If I Knew Then, What I Know Now

Mike Ward, Global Head of Thought Leadership at Decision Resources Group, part of Clarivate, chaired a panel of top industry executives at the Anglonordic Life Sciences Conference:   Renee Aguiar-Lucander, CEO Calliditas Therapeutics, Steven Powell, CEO eTheRNA immunotherapies and Roel Bulthuis, Managing Partner at INKEF Capital, shared key decisions that shaped the fate of their various enterprises. What would they do differently and what would they not hesitate to do again? We share top takeaways from this insightful discussion.

IPO your business

  • Floating your enterprise is a marathon, not a sprint. It requires building relationships with investors, auditors, lawyers while building the organization internally. You need to have these connections and ‘boots’ on the ground and it takes time to build these relationships.
  • Whether or not to IPO in US vs Europe should really be determined by the company’s capital needs, the size and maturity of your business and also your existing shareholder base – the need for crossover investors is important. The ultimate goal is to align the business’s capital allocation strategy with its operational strategy: where are your potential competitors and peer group; where is the addressable market and will you need to set up a commercial organization based in the US?
  • Always have a plan B: No one can control the markets. Be able to pivot if and when macro events suddenly happen and raise money when you can, not when you need to.
  • Current competition in the venture ecosystem is leading to post money valuations that are hard to justify. It is therefore important to balance not ‘leaving money on the table’ with a reasonably modest valuation so that the company can build shareholder value in the aftermarket.

Buy vs Build

  • Option to buy rather than build is an intrinsic part of having a plan B
  • There are teams that can build the platform to generate the pipeline, while others can run their clinical programmes while looking for in-licensing opportunities. The nature of the executive teams’ is as critical to inorganic growth decisions as the company’s existing platform.
  • At later stages, it’s important to build management teams that have the breadth to look at the internal pipeline while still looking at potential licensing deals and acquisitions. And importantly, they should also have a shared ambition to combine these two activities.
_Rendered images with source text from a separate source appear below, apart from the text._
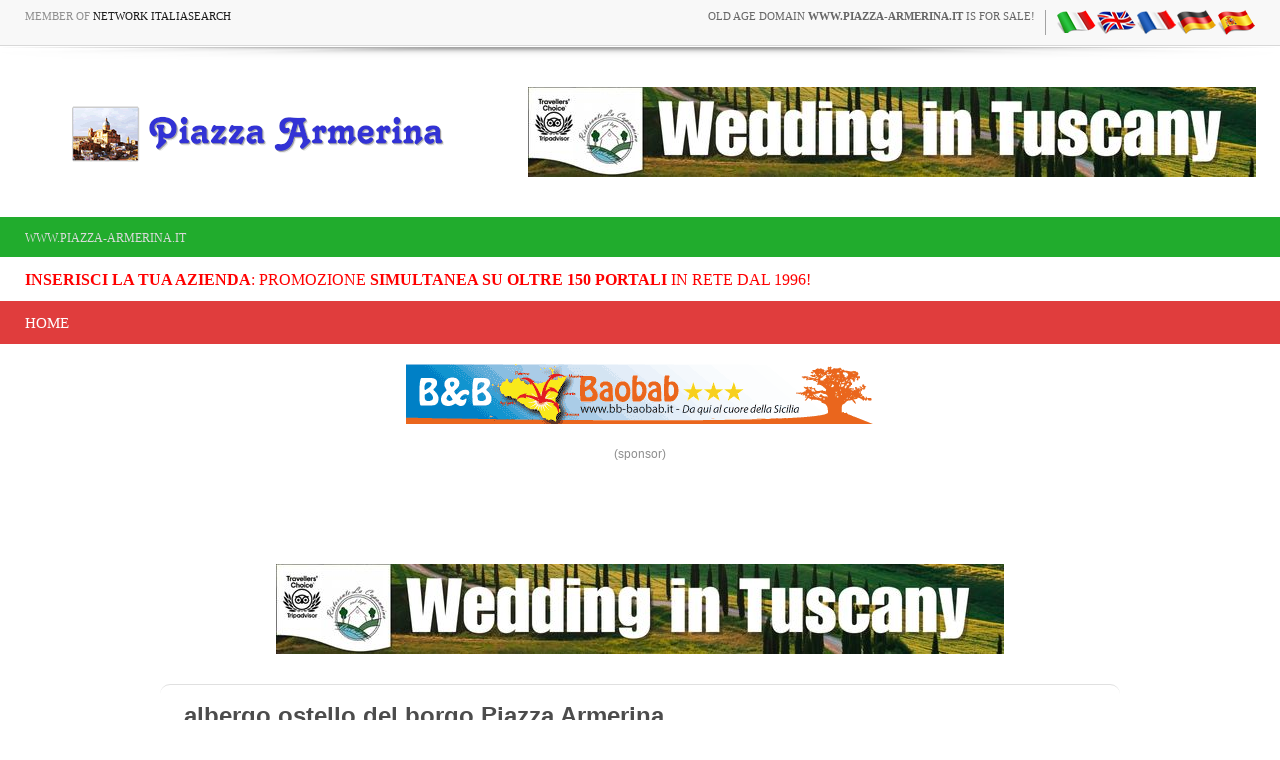

--- FILE ---
content_type: application/x-javascript; charset=utf-8
request_url: https://www.bannerbuy.it/ads/a.aspx?ZoneID=3&Task=Get&IFR=False&Browser=NETSCAPE4&PageID=93562&SiteID=1&Random=1769057081751&wd=1280
body_size: 72
content:
document.write('<a href=\"https://www.bannerbuy.it/ads/a.aspx?Task=Click&ZoneID=3&CampaignID=66&AdvertiserID=23&BannerID=79&SiteID=1&RandomNumber=2022308448&Keywords=\" target=\"_Blank\" rel=\"nofollow\"><img id=\"Picture\" style=\"max-width:100%; height:auto;\" src=\"https://www.bannerbuy.it/ads/imgs/Wedd.jpg\"  width=\"728\" height=\"90\" alt=\"\" title=\"\" align=\"Center\" border=\"0\"></a><br>'); adcode=' '

--- FILE ---
content_type: application/x-javascript; charset=utf-8
request_url: https://www.bannerbuy.it/ads/Sequence2.aspx?ZoneID=3&CountImpressions=True&Total=1&SiteID=1
body_size: 522
content:
document.write('<table width=\"100%\" border=\"0\" cellspacing=\"1\" cellpadding=\"1\" bordercolor=\"#FFFFFF\" mm_noconvert=\"TRUE\" ><tr><td><a href=\"https://www.bannerbuy.it/ads/a.aspx?Task=Click&ZoneID=3&CampaignID=66&AdvertiserID=23&BannerID=79&SiteID=1&RandomNumber=1586896525&Keywords=\" target=\"_Blank\" rel=\"nofollow\"><img id=\"Picture\" style=\"max-width:100%; height:auto;\" src=\"https://www.bannerbuy.it/ads/imgs/Wedd.jpg\"  width=\"728\" height=\"90\" alt=\"\" title=\"\" align=\"Center\" border=\"0\"></a><br><br></td></tr></table>'); 

--- FILE ---
content_type: application/x-javascript; charset=utf-8
request_url: https://www.bannerbuy.it/ads/a.aspx?ZoneID=1&Task=Get&IFR=False&Browser=NETSCAPE4&PageID=99999&SiteID=1&Random=1769057081510&wd=1280
body_size: 79
content:
document.write('<a href=\"https://www.bannerbuy.it/ads/a.aspx?Task=Click&ZoneID=1&CampaignID=34&AdvertiserID=16&BannerID=33&SiteID=1&RandomNumber=780860665&Keywords=\" target=\"_Blank\" rel=\"nofollow\"><img id=\"Picture\" style=\"max-width:100%; height:auto;\" src=\"https://www.bannerbuy.it/ads/imgs/baobab-468_60.gif\"  width=\"468\" height=\"60\" alt=\"\" title=\"\" align=\"Center\" border=\"0\"></a><br>'); adcode=' '

--- FILE ---
content_type: application/x-javascript; charset=utf-8
request_url: https://www.bannerbuy.it/ads/a.aspx?ZoneID=3&Task=Get&IFR=False&Browser=NETSCAPE4&PageID=93562&SiteID=1&Random=1769057082031&wd=1280
body_size: 249
content:
document.write('<a href=\"https://www.bannerbuy.it/ads/a.aspx?Task=Click&ZoneID=3&CampaignID=30&AdvertiserID=14&BannerID=29&SiteID=1&RandomNumber=1615910150&Keywords=\" target=\"_Blank\" rel=\"nofollow\"><img id=\"Picture\" style=\"max-width:100%; height:auto;\" src=\"https://www.bannerbuy.it/ads/imgs/ban_infissi_728x90.jpg\"  width=\"728\" height=\"90\" alt=\"\" title=\"\" align=\"Center\" border=\"0\"></a><br>'); adcode=' '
Working with founders and management teams

  • A hands-on approach to mentoring one’s portfolio companies, however useful to some founders, can actually lead to unnecessary intrusion. Letting management teams do their jobs and trusting them is key to running a successful and diverse portfolio.
  • As an investor, one can be supportive and provide ideas but it’s important to respect management team’s independence and encourage their ability to execute. In the end, the teams are the ones running companies.
  • When backing CEOs for early-stage companies, it is fundamental to choose someone that not only has the track-record but also the ability to create a culture where the entire team feels empowered to execute their programmes.

Convergence between life sciences and tech

  • Twenty years ago, the industry witnessed major VC firms split their tech and life sciences investing arms into highly successful spinoffs. However, the influence of technology, both in hardware and software and in how biotech, medtech and digihealth companies build their pipelines is immense and the need for an integrated investing approach has never made more sense.
  • As tech permeates every aspect of modern life, life sciences investment teams will need to be multidisciplinary to ensure they can add real value to their portfolio companies.